START Text passage

Amid higher taxes, tighter scrutiny of bank accounts, and internet outages, many Russians are turning to cash
- Check Index, the analytics unit of Platform OFD — Russia’s largest fiscal data operator — reported that the share of cash payments in total transactions rose to 30 percent in April, up 5 percentage points from the same period in 2025, when it stood at 25 percent. The figure is especially high — above 35 percent — in sectors including grocery retail, furniture, construction, hospitality, and auto parts.
- SberIndex, a service run by Sber — Russia’s largest bank — recorded a broadly similar trend: cash accounted for about 29 percent of payments in March, up from about 26 percent in December 2025. In late April, Sber’s deputy chief, Taras Skvortsov, also said that the share of cashless transactions in the country had begun to fall. The bank was seeing the shift toward cash “not just as signals but in the numbers,” the executive said.
Russia’s central bank disputes these figures: according to the regulator’s own data, the share of cashless payments in retail turnover grew by 0.9 percentage points in the first quarter of 2026, reaching a record 88.9 percent. The share of cash withdrawal transactions fell 4 percent in both number and total volume.
Even so, the central bank acknowledges that the volume of cash in the monetary base grew 3.5 percent in April, to 20.2 trillion rubles, and by 14 percent over the year. Alla Bakina, the head of the central bank’s national payment system department, said the regulator’s own figures show no shift toward cash. In her view, demand for cash has grown because people want a reserve on hand in case they run into payment problems.

END Text passage
START Listed entries

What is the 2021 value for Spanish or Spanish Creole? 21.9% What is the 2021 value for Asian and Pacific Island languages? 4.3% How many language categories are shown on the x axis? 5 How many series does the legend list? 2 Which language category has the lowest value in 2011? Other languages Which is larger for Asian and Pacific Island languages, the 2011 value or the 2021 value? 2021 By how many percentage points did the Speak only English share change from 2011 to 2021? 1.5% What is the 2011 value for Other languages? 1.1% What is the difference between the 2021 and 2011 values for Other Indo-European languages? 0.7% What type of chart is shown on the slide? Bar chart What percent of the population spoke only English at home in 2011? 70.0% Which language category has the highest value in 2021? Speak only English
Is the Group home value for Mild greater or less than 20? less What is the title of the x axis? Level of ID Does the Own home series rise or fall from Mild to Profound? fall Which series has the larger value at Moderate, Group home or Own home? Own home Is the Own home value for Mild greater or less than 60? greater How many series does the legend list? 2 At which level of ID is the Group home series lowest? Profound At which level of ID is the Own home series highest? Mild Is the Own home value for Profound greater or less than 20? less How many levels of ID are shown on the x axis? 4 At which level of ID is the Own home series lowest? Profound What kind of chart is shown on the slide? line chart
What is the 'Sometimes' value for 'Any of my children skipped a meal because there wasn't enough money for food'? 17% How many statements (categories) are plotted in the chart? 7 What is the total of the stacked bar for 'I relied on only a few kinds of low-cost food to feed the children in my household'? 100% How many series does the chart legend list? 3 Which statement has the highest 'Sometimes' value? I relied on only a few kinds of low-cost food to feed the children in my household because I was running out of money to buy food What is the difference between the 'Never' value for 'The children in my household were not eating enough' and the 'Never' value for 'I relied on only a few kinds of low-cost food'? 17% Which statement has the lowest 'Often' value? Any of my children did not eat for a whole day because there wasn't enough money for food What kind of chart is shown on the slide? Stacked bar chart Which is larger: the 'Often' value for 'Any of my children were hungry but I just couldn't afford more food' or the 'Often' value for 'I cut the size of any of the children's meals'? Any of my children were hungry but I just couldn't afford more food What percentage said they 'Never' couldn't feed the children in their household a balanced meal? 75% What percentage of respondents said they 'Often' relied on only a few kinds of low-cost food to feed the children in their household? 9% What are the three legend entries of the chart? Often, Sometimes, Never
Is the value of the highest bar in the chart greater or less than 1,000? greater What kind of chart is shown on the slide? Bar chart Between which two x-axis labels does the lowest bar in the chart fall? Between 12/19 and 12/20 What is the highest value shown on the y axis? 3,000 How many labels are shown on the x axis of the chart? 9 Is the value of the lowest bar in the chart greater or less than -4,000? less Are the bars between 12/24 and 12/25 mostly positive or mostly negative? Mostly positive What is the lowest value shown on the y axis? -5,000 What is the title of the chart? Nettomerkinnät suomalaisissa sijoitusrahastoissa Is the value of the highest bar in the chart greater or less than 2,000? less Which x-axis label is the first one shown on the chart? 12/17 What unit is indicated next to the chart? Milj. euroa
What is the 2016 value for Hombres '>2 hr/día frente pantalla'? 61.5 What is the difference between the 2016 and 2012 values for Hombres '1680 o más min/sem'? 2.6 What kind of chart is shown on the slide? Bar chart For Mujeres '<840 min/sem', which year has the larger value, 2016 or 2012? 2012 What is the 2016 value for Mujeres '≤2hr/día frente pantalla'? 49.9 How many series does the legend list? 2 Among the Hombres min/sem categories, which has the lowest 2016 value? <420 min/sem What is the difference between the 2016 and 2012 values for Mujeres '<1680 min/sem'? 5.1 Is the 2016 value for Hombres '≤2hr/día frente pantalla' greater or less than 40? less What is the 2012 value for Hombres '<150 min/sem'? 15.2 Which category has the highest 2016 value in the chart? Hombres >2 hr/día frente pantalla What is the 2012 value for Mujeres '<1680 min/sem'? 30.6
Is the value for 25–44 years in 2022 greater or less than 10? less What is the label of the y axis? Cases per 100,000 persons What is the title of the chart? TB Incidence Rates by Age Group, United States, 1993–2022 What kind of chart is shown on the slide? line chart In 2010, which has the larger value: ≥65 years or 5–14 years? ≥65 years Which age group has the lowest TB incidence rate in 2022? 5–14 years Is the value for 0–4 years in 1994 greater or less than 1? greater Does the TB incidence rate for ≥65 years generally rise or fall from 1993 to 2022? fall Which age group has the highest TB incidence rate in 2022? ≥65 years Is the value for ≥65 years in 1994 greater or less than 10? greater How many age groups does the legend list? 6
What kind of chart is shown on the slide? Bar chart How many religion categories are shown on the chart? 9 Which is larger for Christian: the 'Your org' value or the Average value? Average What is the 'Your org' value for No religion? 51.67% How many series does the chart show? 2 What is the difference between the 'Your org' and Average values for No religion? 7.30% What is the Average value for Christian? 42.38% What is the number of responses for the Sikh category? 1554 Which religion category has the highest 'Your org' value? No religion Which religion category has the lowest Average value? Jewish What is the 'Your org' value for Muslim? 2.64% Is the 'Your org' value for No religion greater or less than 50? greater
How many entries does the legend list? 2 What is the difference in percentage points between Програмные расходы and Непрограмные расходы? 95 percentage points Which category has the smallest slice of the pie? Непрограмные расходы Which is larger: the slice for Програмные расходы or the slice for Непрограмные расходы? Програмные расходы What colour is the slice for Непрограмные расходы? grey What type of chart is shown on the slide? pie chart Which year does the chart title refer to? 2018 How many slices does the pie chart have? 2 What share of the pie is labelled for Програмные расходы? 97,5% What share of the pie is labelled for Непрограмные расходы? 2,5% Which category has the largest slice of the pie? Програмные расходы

END Listed entries

Tasks to perform.
1. Translate this sentence from the text on cash use in Russia into Spanish: "The share of cash withdrawal transactions fell 4 percent in both number and total volume."
2. Resume the text on cash use in Russia, picking up after its final sentence.
None of this material is needed to complete the tasks.

Answers below.
1. La proporción de operaciones de retiro de efectivo cayó un 4 por ciento tanto en número como en volumen total.

2.
The trend was sharpest in early May: in the first half of the month alone, 330 billion rubles in cash flowed into the economy through bank branches and ATMs. The central bank attributed the surge to widespread mobile internet outages, which are prompting households and businesses to build up cash reserves for everyday use.
The regulator also tied the March–April rise in cash demand to a possible “adaptation to tax changes”: starting in 2026, card processing services became subject to a 22 percent value-added tax, making cashless payments more expensive for businesses to accept. Card processing fees in Russia average 1 to 3 percent of the transaction total, so for businesses with thin margins — including food services, building materials, and auto parts — those percentage points can eat into a significant share of profit. Accepting cash avoids that fee entirely.